Agenda: To kill a live frog and skin its belly to investigate sodium transport across the epithelia.

LS Lab, ca. 1400h, lab officer mass culls 15 live frogs with a large needle. She stabs it into the base of the frog's skull and mushes it about, severing the spinal cord. (Meme: eee!!!!!!!!) She distributes one to each bench.

ca. 1415h:

Victor: (to me) eh you cut lah, I know you want to cut it.
Me: Poor froggy... (proceeds cautiously with steel scissors)
Meme: (wails, scurries to end of bench, armed with camera)
Victor: I wonder if we can bring it back with us... I'm sure I could cook it.
Me: ...

Froggy twitches now and then in reflex.

ca. 1430h, frog skin barely half cut:

Me: (approaching the "waist") Eek!!! Omg it wriggled!!! Omg... (wails)
Victor: Where??
Meme: (wails)
Me: (pokes it there again, frog legs flail desperately) THERE!!!!!! AGH IT'S STILL ALIVE!!!!
Victor: No laaaaaa... (prods froggy, frog twitches and wriggles a bit) Oh man so fun.
Meme: Victor, KARMA!!!

ca. 1435h, passed the scissors to Victor, the bunny is visibly traumatised.

Victor: Shucks it's bleeding a lot.
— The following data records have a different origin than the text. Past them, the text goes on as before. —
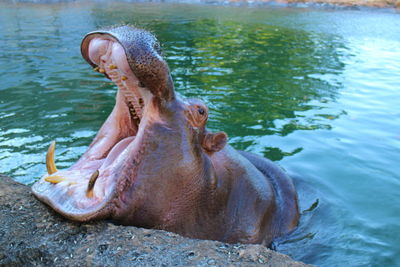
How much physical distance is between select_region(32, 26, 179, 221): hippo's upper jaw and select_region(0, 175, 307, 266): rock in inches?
3.9

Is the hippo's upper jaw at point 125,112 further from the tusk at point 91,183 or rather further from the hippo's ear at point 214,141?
the hippo's ear at point 214,141

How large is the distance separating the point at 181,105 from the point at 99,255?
3.37ft

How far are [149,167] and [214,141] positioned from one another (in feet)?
1.78

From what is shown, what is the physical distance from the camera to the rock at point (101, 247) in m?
2.19

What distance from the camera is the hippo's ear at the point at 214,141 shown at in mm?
2963

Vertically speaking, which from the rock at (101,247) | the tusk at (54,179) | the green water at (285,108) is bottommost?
the green water at (285,108)

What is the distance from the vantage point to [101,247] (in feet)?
7.41

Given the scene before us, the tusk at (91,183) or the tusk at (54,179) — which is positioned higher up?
the tusk at (91,183)

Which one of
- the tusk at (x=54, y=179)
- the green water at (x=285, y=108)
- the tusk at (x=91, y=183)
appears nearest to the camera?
the tusk at (x=91, y=183)

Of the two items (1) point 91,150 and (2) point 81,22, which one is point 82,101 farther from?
(2) point 81,22

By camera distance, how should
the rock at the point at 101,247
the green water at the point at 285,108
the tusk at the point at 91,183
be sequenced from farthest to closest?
the green water at the point at 285,108 → the tusk at the point at 91,183 → the rock at the point at 101,247

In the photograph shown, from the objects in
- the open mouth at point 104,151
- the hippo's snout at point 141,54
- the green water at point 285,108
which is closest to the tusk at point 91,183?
the open mouth at point 104,151

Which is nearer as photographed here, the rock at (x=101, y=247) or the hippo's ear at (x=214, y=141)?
the rock at (x=101, y=247)

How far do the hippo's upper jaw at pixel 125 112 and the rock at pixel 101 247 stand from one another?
3.9 inches
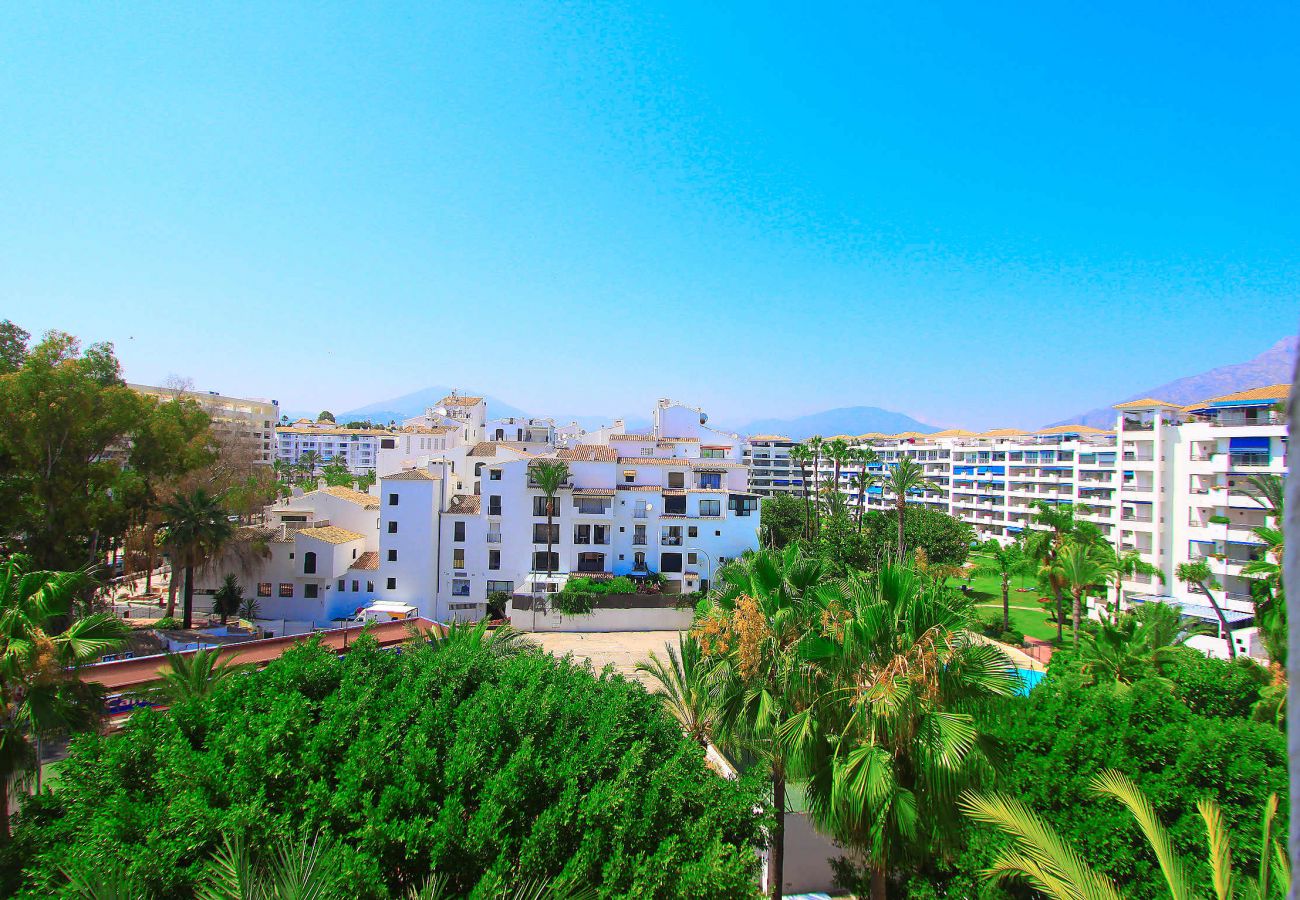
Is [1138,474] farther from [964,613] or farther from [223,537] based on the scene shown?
[223,537]

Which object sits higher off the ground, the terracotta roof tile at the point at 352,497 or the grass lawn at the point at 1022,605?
the terracotta roof tile at the point at 352,497

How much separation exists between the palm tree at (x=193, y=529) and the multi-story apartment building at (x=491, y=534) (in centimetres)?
441

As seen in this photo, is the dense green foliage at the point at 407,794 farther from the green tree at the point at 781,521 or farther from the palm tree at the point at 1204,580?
the green tree at the point at 781,521

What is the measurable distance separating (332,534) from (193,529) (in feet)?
25.1

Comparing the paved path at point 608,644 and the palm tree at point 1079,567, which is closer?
the palm tree at point 1079,567

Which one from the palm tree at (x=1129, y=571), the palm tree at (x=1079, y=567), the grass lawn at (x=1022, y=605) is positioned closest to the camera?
the palm tree at (x=1079, y=567)

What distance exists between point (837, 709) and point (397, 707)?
599 cm

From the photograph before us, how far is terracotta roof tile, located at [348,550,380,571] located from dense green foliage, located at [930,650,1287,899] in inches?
1434

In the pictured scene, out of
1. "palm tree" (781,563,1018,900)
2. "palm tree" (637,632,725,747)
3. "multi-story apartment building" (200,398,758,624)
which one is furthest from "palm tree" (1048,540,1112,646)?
"palm tree" (781,563,1018,900)

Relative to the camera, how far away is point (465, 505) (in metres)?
43.0

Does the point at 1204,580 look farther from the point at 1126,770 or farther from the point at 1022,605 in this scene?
the point at 1126,770

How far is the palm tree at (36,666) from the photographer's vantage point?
388 inches

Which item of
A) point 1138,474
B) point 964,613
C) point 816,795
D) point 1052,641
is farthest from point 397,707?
point 1138,474

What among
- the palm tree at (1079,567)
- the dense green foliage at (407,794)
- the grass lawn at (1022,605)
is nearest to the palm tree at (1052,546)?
the palm tree at (1079,567)
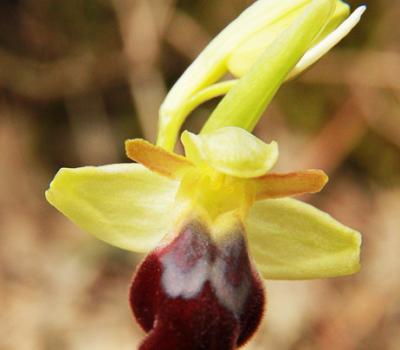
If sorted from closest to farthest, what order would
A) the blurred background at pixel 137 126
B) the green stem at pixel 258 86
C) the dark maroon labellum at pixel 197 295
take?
the dark maroon labellum at pixel 197 295 < the green stem at pixel 258 86 < the blurred background at pixel 137 126

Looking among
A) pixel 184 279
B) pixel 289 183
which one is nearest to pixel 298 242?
pixel 289 183

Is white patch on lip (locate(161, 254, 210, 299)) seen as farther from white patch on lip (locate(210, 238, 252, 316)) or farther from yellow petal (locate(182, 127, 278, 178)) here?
yellow petal (locate(182, 127, 278, 178))

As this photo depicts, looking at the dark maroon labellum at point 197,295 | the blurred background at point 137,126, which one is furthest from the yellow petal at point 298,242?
the blurred background at point 137,126

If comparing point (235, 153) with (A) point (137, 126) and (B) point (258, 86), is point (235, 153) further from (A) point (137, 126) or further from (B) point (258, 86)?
(A) point (137, 126)

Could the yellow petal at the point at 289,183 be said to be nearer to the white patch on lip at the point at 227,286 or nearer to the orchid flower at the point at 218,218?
the orchid flower at the point at 218,218

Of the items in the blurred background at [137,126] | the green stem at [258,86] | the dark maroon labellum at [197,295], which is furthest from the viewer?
the blurred background at [137,126]

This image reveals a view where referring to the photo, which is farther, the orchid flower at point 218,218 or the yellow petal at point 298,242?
the yellow petal at point 298,242

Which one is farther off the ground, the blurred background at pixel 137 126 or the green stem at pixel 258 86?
the green stem at pixel 258 86

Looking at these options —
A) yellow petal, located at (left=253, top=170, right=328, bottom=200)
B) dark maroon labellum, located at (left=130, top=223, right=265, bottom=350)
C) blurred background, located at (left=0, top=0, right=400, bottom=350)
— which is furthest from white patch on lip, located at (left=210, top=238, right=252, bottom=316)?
blurred background, located at (left=0, top=0, right=400, bottom=350)
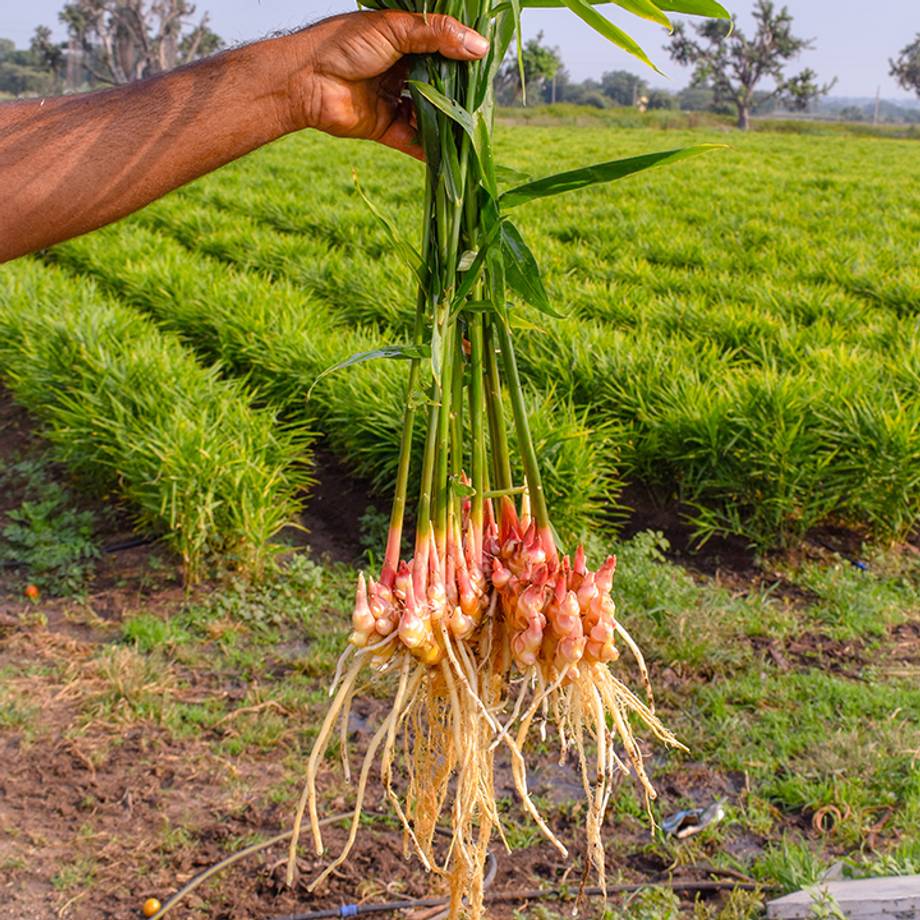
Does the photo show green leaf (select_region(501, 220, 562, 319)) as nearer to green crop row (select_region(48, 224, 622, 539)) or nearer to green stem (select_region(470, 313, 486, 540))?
green stem (select_region(470, 313, 486, 540))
How come other people's frogs aren't bleeding? (to the opposite bench) Is your frog twitching and bleeding? (They answer "no")
Lab officer comes by: What's wrong? It's dead la don't need to squeal.
Meme: NOOOO IT'S STILL ALIVE!!! (Victor prods it and it wriggles again)
Lab officer: Ooooh haha, yeah maybe it's not dead ah.
Me: I think it's still alive.

ca. 1445h, operation remove belly skin almost complete, I arrange the apparatus, Victor chills.

Meme: EEEK!! Victor are you trying to cut its toe off???
Victor: (sheepish) Can I just cut one toe off?
Meme: Noo!! The frog is twitching, it's still alive.... (wails)
Victor: I go to Demin's bench maybe they will let me cut their frog's toe off.
Me: ...

ca. 1500h, waiting for setup to stabilise, Victor is bored.

Victor: Can I cut off one toe? Just one!
Me: Victor, the fella is obviously very much alive. I tell you, it will summon up every ounce of remaining strength and pounce on you in his last leap for justice to be done..... I tell you.....
Meme: I think this frog is a Super Froggy.
Gillian: (from across the bench) Yeah, it's a survivor frog.

ca. 1515h, TA comes by.

Victor: Ivy!! We think our frog is still alive.
Ivy: Yeah la they are all still alive what, just brain dead.
Me: Noooo look at this, it WRIGGLES!
Meme: (wails) Poor froggy...
Ivy: (prods frog) Oh yeah ah! Wow ok ok I'll kill it again for you. (fetches needle and lifts up frog by the belly, its legs flail weakly, stabs it and the fella lets out a large stream of pee.)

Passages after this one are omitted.